Document passage -
Persoon houdt een stapel papieren vast. Een witte banner met de vlag van Engeland / Groot-Britannië is over het beeld geplaatst, dit geeft aan dat dit beleidsmonitor item over een administratieve beslissing in Engeland / Groot-Britannië gaat.
05.09.2025

UK - Memorandum of Understanding between the UK and OpenAI on AI opportunities

UK - Memorandum of Understanding between the UK and OpenAI on AI opportunities

The UK government signed a non-binding MoU with OpenAI to explore the use of frontier AI in public services, deepen collaboration with the AI Security Institute, and support infrastructure linked to its sovereign AI agenda. The MoU, which creates no legal obligations, sets out four cooperation tracks: piloting adoption in government and industry, building infrastructure (including AI Growth Zones), developing skills and engagement, and sharing technical information on risks and safeguards. OpenAI framed the UK as a priority market and pledged to expand its London presence.

What: policy-oriented document

Impact score: 3

For whompolicy-oriented: Policy makers, vendors & startups, academia & civil society

URL: https://www.gov.uk/government/publications/memorandum-of-understanding-between-the-uk-and-openai-on-ai-opportunities

Key takeaways for Flanders: 

  • More UK pilots with frontier models (justice, education, security). This might be useful for benchmarking pilots
  • EU-UK data transfers remain covered by an extended adequacy decision through 27 December 2025. After this, the EU Commission should renew the agreement.

Task instructions - According to the policy summary above on the UK–OpenAI memorandum, through what date are EU-UK data transfers covered by the extended adequacy decision?

Given information -
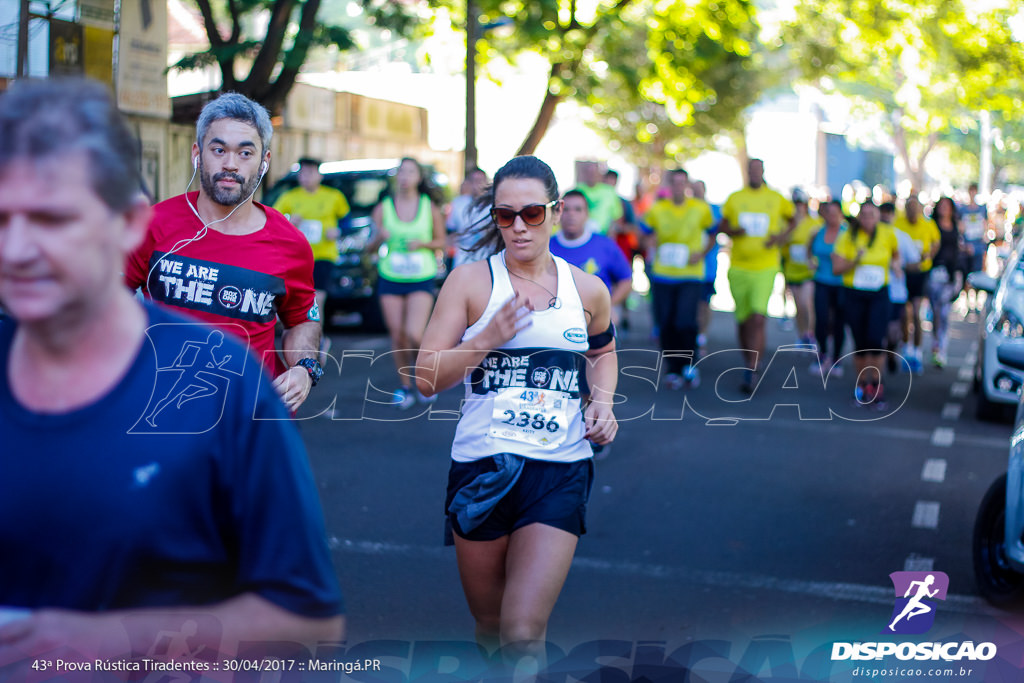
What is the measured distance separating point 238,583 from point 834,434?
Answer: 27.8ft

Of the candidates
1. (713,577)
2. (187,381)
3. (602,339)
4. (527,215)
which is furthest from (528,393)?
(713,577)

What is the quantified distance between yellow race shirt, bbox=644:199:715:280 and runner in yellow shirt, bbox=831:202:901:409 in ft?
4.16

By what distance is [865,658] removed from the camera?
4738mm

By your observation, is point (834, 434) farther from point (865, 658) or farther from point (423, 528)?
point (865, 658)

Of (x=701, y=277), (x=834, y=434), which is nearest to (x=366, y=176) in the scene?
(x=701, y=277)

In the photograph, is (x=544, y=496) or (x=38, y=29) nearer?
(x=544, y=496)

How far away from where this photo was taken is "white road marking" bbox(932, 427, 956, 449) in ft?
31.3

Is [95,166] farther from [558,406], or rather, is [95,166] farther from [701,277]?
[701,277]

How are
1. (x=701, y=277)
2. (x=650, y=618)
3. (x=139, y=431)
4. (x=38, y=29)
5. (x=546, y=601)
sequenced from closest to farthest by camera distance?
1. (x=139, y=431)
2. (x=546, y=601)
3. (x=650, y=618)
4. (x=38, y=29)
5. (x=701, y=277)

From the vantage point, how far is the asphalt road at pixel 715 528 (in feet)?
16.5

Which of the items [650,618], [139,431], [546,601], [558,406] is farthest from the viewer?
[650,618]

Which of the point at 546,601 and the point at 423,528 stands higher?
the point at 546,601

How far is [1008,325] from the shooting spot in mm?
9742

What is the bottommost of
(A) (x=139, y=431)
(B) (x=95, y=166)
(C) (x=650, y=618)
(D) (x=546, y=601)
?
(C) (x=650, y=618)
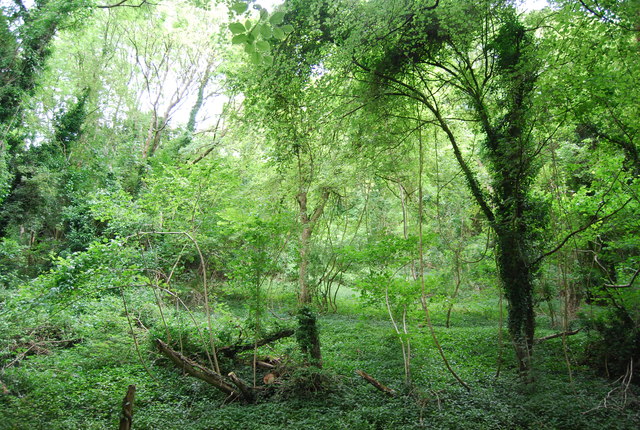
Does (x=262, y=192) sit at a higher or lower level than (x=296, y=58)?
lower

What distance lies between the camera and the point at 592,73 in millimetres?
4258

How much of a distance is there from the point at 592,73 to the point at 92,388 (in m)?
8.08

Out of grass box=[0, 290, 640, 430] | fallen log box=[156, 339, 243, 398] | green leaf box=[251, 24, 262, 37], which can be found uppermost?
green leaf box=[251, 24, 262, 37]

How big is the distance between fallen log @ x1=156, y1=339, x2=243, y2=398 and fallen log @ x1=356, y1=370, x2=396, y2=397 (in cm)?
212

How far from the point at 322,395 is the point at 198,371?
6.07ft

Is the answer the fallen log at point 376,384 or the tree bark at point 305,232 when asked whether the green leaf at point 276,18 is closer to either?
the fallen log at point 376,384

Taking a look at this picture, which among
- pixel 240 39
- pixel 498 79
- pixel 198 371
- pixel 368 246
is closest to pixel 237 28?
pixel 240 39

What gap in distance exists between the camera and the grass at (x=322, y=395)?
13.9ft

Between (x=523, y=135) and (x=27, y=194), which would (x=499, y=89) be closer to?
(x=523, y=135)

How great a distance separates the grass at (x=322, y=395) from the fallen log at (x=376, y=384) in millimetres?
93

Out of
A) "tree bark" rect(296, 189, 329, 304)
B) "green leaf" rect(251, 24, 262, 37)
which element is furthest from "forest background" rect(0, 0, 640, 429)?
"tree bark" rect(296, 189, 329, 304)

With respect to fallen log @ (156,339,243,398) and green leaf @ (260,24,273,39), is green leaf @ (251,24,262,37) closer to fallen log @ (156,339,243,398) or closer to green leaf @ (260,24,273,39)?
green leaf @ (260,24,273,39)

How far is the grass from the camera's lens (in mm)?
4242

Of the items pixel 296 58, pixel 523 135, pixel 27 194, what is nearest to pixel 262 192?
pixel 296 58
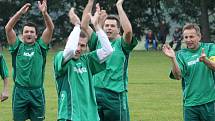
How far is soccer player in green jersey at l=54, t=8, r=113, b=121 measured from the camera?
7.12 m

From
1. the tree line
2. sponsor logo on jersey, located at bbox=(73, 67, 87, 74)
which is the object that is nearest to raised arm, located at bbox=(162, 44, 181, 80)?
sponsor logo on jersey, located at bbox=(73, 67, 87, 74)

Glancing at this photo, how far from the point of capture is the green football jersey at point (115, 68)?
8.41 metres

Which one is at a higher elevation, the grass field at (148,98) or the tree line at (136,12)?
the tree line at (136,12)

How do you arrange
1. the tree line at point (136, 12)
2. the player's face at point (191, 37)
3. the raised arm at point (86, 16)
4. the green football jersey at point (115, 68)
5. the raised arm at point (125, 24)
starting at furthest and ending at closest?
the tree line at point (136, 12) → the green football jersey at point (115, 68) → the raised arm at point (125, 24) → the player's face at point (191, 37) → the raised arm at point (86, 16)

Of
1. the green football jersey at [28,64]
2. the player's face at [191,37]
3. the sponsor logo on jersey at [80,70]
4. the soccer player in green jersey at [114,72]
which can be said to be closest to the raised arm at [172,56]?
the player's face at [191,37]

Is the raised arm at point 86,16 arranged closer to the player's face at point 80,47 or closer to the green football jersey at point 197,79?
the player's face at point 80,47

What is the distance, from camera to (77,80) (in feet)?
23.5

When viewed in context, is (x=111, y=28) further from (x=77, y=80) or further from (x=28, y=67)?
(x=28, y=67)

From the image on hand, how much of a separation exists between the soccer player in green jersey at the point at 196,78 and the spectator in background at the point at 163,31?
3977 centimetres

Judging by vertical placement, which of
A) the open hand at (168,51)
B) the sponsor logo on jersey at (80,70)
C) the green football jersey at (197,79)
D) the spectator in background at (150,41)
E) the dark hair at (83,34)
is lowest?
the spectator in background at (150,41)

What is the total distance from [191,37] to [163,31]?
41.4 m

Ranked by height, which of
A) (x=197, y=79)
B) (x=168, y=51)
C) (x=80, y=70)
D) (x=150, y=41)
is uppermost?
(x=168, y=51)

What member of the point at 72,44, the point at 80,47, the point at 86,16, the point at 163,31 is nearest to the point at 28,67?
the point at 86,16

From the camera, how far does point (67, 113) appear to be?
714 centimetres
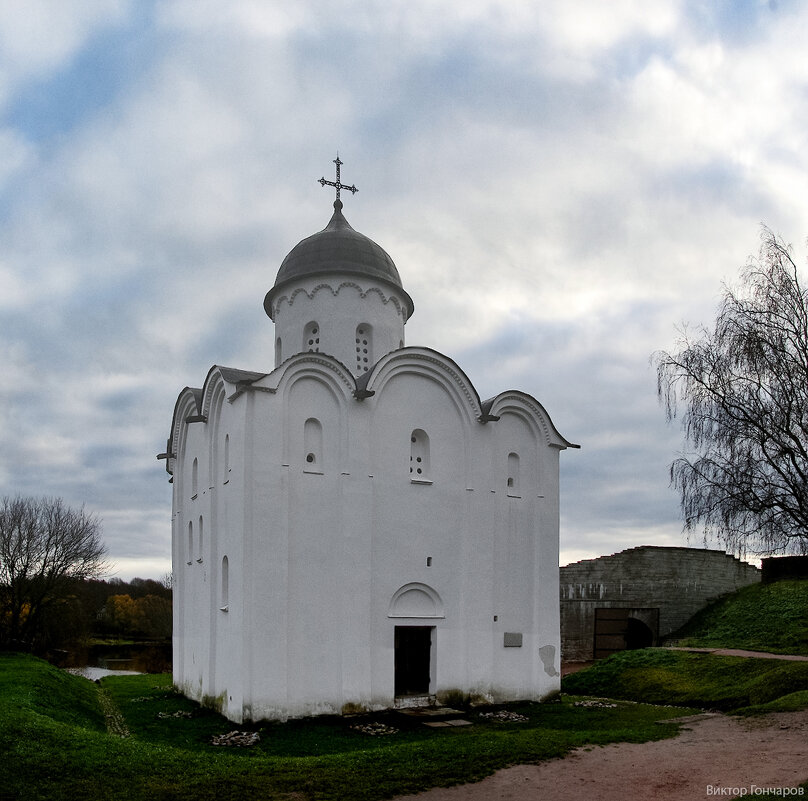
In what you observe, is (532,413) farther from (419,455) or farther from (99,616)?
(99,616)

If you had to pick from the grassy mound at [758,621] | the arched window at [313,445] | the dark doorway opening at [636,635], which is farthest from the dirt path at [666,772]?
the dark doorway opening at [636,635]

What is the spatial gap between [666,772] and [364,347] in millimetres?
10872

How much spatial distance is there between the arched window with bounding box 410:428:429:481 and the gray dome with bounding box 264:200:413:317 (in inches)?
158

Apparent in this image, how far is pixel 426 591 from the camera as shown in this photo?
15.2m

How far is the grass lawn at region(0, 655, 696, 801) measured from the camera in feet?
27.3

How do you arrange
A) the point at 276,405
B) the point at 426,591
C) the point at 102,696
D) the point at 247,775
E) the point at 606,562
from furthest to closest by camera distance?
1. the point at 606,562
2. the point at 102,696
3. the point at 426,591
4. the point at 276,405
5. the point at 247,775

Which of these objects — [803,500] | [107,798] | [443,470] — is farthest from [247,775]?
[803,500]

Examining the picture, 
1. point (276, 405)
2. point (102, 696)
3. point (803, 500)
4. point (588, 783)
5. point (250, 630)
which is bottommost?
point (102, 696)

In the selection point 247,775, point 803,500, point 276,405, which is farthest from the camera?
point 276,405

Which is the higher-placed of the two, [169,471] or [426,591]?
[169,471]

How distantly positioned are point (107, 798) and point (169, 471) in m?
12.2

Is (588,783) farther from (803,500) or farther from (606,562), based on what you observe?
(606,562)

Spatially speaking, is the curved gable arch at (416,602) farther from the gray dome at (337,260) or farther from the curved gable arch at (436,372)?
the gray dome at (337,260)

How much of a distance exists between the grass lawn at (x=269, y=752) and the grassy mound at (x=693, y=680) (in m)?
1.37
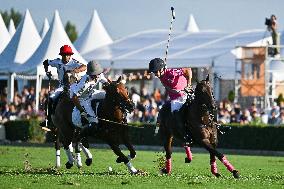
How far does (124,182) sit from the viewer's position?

Solved exercise - Through 27 December 2025.